**** Extract provided ****

The Economic and Monetary Community of Central African States (CEMAC) and its partners organised an international forum on sustainable finance from 8 to 9 May 2023 in Douala, Cameroon. But apart from declarations and presentations on the theme, no commitments were made, despite the urgent need to act. The forum noted that the effects of climate change are affecting nearly 130 million people around the world. Greenpeace Africa believes that Central African leaders should give priority to local and indigenous populations in the deployment of green finance.

On 8 and 9 May 2023 in Douala, Cameroon, nearly 300 leading figures from the finance sector took part in the first international forum on sustainable finance, organised by the Bank of Central African States (BEAC), the International Finance Corporation (IFC) and the Sustainable Banking and Finance Network (SBFN). Under the theme “Trajectories towards sustainable finance”, the forum aims to lay the foundations for sustainable finance within the Economic Community of Central African States (CEMAC).

****

Your assignment.
Please continue the article on the Douala forum on sustainable finance, starting right after its last sentence.

**** Entries provided ****

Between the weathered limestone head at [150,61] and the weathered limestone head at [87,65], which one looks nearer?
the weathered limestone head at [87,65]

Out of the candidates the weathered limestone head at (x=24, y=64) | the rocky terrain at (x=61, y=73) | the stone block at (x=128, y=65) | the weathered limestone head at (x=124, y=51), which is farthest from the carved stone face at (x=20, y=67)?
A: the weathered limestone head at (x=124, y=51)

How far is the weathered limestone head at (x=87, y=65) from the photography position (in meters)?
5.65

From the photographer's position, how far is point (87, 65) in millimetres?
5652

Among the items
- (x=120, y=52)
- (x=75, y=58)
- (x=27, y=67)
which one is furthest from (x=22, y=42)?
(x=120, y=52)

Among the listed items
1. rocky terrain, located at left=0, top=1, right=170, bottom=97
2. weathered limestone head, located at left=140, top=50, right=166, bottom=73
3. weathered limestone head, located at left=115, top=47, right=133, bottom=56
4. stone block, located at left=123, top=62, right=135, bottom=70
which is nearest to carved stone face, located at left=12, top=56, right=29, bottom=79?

****
**** Entries provided ****

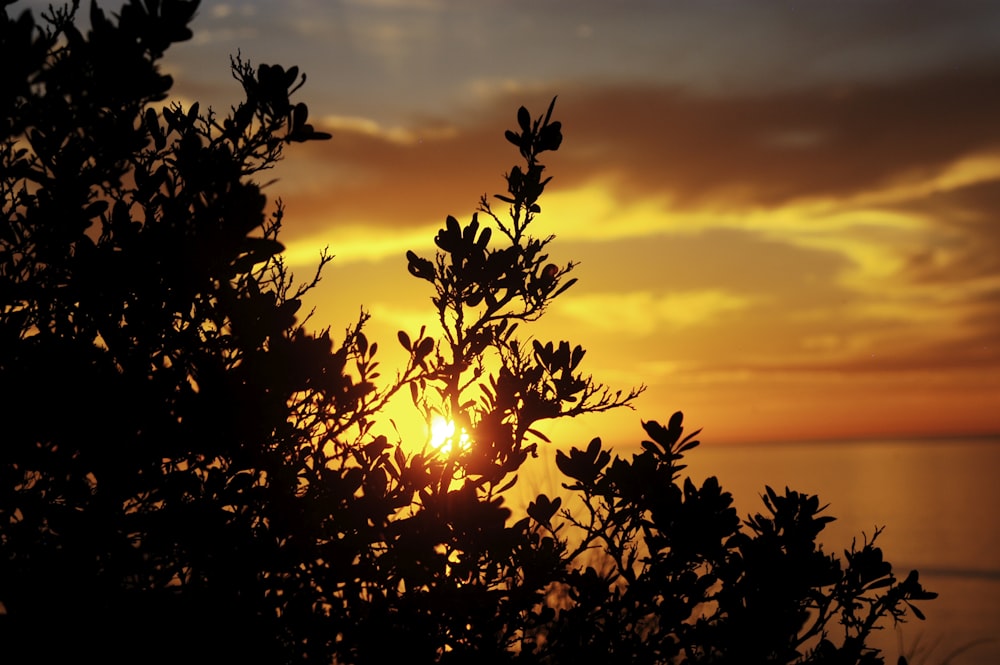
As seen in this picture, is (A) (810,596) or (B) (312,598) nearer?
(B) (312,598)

****
**** Entries provided ****

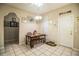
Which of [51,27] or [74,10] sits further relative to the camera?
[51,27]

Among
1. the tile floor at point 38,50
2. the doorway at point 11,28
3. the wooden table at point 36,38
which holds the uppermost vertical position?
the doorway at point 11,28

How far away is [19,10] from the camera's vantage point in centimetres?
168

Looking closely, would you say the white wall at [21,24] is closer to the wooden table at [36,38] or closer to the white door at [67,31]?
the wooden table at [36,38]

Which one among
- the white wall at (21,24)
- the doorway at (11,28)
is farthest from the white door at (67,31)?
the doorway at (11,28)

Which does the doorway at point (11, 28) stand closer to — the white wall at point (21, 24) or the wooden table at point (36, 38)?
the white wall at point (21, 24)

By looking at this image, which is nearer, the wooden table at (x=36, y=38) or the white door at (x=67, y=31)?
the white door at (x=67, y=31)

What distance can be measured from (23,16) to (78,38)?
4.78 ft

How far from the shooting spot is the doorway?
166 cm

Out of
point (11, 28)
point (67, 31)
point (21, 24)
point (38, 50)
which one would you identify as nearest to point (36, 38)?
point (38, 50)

****

Response.
“We need to protect our environment, we need more financial inclusion, and we also need to attract external investment and green financing for our economies. I think that this is absolutely beneficial for our States”, says Abbas Mahamat Tolli, Governor of the BEAC. Continuing in the same vein, Martine Valcin, the IFC’s Global Head of ESG Advisory, emphasises green bonds, which make it possible to “raise funds to build hydroelectric dams, to reduce greenhouse gas (GHG) emissions”.

Focus on local communities

The Douala forum on sustainable finance was intended to lay the foundations for sustainable finance in the CEMAC zone. But apart from presentations and speeches, the event failed to produce any noteworthy commitments in terms of translating words into action. Yet the urgency for action is clear. According to BEAC, the repercussions of climate change and Covid-19 have reduced economic growth in the sub-region to 2.9% in 2020. The financial institution also indicates that 11 million people are suffering from food insecurity in Central Africa.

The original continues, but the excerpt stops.